- _Given problem 1_: List every musical instrument named in the Daft Punk text below.

#### Source ####

Daft Punk

Daft Punk

"Guy-Manuel de Homem-Christo" and "Thomas Bangalter" are two names that likely mean little to the average person. Yet the cheeky "Daft Punk" surely raises eyebrows. The dichotomy is fitting, considering the lengths to which the duo has drawn a line between their private and public lives. On one side, they are two humans who happen to be passionate about music. On the other, they are the futuristic duo responsible for re-popularizing dance music in the mainstream and expanding the idea of a multimedia artist.

Bangalter and de Homem-Christo met as teenagers in France and quickly bonded over their love of music. After a brief exploration of indie rock, the two switched from guitar and bass to synthesizers and drum machines. An off-handed comment from a Melody Maker review of their previous band, Darlin', inspired their current nom-de-plume, and Daft Punk rose to prominence in the late-'90s French house scene.

#### Extracted records ####

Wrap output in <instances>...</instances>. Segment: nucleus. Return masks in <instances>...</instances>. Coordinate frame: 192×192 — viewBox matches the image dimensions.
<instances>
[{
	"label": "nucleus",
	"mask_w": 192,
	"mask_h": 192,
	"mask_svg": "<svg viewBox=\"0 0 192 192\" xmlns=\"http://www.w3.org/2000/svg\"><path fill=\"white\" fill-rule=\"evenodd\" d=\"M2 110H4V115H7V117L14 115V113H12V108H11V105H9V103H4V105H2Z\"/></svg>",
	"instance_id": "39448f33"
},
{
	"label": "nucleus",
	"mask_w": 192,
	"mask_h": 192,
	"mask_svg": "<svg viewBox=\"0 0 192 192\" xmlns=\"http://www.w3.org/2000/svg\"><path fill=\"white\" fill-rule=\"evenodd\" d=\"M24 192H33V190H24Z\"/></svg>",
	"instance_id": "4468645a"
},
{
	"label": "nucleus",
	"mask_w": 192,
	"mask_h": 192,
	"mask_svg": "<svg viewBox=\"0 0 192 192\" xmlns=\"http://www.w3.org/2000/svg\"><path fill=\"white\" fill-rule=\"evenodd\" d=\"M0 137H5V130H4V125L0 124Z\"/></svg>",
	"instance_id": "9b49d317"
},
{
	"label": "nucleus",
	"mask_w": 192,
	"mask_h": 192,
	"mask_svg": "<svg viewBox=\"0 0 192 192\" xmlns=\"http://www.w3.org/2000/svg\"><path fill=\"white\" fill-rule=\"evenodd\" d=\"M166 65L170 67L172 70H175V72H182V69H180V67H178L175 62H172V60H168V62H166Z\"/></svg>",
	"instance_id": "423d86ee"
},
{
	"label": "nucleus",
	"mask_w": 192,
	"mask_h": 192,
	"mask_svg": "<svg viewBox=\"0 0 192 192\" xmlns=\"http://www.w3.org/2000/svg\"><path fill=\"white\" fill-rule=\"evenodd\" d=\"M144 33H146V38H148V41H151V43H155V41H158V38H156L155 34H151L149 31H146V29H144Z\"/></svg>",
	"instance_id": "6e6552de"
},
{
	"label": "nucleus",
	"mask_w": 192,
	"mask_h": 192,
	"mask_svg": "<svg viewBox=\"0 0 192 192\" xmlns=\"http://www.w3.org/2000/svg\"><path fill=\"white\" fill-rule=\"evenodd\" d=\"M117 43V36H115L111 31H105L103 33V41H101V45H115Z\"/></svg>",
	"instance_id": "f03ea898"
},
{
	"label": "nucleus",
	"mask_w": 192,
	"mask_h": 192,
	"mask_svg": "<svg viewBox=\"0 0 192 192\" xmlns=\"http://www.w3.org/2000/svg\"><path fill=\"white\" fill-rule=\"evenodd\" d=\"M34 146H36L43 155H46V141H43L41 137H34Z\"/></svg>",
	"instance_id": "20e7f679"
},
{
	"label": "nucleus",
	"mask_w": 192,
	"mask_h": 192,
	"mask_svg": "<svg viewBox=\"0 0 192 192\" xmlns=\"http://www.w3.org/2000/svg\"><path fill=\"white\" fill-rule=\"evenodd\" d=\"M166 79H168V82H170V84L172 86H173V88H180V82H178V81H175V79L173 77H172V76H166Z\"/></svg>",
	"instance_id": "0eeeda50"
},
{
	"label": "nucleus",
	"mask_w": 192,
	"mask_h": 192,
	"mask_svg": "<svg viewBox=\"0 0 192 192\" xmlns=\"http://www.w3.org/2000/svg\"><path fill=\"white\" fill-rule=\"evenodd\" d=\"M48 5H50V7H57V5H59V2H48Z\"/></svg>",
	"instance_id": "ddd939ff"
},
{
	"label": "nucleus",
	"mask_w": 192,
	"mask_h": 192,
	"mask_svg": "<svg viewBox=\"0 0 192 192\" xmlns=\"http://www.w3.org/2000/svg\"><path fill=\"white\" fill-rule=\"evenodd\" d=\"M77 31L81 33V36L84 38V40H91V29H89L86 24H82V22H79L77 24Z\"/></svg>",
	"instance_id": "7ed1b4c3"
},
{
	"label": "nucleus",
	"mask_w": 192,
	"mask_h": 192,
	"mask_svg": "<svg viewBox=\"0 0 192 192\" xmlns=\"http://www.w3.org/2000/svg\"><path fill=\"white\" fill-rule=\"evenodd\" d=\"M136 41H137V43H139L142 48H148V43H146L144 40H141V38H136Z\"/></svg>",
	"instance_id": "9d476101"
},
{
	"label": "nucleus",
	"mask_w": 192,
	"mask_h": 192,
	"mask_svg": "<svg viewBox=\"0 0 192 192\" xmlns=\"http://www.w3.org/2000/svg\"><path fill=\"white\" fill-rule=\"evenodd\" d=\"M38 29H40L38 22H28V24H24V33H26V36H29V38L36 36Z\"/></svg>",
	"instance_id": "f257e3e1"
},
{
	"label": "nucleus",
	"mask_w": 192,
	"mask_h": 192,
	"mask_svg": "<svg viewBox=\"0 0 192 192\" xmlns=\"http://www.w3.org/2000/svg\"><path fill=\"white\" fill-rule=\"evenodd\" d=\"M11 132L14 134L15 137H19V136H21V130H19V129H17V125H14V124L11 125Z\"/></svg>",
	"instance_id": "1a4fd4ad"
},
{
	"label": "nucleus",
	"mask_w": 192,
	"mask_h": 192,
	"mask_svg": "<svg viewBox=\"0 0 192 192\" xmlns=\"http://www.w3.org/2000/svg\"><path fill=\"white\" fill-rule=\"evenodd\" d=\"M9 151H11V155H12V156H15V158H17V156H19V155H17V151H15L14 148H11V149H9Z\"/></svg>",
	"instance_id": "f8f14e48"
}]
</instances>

####

- _Given problem 2_: How many lines of the records above contain the string "instances"? Reply with the number only.

- _Exercise answer 1_: guitar, bass, synthesizers, drum machines

- _Exercise answer 2_: 3